» TASK INPUTS
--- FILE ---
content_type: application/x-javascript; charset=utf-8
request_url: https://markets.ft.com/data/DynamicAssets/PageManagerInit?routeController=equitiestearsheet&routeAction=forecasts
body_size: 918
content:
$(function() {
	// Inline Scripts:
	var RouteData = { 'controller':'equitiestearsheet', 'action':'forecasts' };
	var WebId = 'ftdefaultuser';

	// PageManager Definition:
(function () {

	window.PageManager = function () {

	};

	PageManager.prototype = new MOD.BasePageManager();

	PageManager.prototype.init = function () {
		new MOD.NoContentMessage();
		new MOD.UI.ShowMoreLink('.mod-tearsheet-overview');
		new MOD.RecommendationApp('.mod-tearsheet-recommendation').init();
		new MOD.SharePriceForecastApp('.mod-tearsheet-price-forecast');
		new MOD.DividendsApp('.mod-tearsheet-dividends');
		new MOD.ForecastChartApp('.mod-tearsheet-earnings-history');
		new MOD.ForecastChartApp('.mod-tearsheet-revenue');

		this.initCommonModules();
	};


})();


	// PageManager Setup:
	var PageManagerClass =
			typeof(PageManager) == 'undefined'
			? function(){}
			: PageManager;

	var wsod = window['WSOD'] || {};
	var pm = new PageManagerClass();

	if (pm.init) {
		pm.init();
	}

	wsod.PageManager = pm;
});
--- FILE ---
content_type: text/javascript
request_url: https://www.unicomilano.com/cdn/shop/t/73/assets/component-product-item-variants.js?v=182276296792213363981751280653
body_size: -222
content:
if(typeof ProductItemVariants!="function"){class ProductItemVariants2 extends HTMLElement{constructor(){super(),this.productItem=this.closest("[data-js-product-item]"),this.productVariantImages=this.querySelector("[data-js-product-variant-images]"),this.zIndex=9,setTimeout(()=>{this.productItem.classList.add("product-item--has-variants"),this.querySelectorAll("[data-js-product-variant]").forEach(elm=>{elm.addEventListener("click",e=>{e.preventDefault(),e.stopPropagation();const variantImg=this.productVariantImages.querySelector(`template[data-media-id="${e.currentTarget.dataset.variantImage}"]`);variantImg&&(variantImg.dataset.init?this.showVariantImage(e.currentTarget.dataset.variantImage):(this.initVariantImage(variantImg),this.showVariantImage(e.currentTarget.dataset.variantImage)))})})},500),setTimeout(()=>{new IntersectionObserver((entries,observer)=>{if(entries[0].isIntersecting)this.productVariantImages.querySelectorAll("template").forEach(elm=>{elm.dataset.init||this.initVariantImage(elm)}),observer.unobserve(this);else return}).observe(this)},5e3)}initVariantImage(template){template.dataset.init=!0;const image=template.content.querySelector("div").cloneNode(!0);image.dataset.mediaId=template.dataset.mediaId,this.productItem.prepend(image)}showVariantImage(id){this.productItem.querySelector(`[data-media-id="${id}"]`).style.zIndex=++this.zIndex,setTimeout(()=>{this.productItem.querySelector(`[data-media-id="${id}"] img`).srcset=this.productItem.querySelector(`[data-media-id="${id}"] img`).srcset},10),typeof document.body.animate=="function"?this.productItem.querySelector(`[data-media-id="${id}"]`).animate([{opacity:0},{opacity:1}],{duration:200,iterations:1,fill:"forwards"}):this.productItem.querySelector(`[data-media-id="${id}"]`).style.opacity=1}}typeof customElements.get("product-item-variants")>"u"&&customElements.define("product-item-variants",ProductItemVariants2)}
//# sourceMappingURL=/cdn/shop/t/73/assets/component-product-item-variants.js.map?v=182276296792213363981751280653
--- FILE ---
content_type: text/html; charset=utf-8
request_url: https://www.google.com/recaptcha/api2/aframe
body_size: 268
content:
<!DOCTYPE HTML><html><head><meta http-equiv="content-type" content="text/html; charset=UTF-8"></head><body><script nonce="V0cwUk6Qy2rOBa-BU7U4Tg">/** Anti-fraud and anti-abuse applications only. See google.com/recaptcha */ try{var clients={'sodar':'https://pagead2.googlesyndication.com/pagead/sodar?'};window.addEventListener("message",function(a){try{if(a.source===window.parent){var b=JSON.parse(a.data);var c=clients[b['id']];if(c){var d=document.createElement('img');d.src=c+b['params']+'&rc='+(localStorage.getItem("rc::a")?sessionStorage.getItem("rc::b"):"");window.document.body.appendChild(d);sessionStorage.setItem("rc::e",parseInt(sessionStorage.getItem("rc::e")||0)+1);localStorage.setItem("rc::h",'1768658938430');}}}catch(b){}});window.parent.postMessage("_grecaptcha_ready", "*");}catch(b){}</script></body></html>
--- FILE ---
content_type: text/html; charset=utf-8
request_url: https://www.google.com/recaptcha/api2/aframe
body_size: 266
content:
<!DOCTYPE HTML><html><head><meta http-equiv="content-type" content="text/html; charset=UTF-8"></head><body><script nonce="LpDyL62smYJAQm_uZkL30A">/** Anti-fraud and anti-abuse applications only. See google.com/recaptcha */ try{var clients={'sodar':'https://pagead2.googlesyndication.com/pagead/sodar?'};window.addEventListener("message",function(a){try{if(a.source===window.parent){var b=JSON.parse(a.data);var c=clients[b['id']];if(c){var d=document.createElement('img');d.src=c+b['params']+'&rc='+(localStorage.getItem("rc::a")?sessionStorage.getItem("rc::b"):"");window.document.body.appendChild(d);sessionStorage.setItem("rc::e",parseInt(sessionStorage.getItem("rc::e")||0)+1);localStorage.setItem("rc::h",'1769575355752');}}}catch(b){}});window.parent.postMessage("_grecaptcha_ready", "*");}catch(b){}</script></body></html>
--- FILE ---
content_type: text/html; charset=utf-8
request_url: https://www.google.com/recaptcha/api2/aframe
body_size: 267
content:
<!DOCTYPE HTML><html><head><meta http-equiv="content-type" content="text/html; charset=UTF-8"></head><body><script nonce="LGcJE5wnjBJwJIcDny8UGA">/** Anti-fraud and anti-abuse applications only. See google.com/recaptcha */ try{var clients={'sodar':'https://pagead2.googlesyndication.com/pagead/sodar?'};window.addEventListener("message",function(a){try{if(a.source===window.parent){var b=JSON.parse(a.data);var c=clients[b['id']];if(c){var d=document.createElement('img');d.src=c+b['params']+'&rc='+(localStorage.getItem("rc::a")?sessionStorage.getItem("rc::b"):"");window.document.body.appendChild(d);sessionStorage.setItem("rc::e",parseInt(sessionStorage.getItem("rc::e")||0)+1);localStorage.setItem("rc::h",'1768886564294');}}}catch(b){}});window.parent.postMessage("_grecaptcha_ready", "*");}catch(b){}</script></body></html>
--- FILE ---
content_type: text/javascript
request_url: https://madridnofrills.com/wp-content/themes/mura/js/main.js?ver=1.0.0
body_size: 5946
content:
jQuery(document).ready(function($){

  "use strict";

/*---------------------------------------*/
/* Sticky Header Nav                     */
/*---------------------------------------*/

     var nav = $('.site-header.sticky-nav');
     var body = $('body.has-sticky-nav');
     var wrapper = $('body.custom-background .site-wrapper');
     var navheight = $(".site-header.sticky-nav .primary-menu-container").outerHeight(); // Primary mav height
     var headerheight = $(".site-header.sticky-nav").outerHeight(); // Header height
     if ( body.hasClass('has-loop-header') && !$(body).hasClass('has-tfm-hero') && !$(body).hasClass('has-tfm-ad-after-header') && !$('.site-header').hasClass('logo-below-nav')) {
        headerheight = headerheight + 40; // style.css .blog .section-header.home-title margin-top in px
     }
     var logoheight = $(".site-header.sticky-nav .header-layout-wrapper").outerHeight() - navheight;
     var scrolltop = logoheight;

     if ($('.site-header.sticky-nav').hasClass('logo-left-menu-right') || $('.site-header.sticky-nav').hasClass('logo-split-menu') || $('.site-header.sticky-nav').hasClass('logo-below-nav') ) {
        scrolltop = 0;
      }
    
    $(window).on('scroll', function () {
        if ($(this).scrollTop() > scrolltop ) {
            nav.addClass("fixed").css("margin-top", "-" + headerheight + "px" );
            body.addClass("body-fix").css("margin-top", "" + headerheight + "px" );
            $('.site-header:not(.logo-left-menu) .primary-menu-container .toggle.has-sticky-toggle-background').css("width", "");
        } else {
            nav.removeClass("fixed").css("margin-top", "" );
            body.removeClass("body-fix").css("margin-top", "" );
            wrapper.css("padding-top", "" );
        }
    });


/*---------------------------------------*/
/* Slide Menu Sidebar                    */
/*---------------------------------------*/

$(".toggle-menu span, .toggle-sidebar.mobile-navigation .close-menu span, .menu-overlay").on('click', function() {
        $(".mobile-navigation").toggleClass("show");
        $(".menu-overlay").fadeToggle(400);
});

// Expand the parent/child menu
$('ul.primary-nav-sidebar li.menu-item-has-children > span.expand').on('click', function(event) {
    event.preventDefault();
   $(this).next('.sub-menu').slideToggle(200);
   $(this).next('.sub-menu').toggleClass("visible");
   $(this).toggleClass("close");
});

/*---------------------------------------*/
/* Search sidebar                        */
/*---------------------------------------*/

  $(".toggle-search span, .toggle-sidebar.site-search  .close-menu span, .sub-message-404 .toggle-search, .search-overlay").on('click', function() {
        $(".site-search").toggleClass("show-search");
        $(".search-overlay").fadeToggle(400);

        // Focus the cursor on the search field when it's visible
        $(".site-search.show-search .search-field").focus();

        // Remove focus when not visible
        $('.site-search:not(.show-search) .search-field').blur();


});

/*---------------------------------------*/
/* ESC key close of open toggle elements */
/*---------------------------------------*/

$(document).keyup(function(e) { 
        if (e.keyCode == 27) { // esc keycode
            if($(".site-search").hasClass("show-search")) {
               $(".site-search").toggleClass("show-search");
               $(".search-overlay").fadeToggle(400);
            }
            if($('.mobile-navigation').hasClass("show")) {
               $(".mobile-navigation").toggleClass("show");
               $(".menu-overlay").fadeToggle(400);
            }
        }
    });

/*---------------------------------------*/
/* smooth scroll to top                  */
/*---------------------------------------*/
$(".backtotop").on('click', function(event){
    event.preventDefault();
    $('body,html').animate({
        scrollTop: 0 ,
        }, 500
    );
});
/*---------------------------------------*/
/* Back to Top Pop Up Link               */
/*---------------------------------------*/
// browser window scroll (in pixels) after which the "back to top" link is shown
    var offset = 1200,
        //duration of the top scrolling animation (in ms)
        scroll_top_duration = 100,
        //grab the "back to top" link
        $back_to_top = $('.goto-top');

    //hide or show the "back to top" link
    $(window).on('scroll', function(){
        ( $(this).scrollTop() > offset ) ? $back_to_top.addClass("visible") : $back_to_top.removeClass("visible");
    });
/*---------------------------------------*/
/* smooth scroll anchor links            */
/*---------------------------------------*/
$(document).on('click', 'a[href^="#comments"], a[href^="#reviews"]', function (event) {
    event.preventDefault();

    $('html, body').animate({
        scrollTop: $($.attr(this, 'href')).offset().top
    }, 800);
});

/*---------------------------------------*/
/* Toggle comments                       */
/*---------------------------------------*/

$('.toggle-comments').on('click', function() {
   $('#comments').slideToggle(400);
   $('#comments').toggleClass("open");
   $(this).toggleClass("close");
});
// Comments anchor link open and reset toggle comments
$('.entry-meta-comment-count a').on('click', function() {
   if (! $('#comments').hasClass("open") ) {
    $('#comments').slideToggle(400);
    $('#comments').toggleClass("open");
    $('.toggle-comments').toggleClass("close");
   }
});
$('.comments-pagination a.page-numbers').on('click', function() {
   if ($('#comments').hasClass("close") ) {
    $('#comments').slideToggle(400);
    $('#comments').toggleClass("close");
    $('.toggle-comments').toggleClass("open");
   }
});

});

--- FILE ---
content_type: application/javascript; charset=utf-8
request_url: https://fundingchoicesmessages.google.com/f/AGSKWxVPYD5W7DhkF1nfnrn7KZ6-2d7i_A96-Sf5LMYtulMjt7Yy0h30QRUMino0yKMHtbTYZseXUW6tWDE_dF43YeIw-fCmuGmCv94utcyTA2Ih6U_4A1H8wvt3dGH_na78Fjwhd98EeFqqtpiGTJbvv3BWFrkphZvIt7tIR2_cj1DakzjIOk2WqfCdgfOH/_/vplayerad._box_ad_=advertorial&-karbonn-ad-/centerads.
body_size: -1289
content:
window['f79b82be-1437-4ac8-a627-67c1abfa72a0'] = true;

» ASSIGNMENT
Please give again the lines above between the line holding "Sticky Header Nav" and the line holding "var wrapper = $('body.custom-background", inclusive, exactly as they are and with nothing added.

» EXPECTED ANSWER
/* Sticky Header Nav                     */
/*---------------------------------------*/

     var nav = $('.site-header.sticky-nav');
     var body = $('body.has-sticky-nav');
     var wrapper = $('body.custom-background .site-wrapper');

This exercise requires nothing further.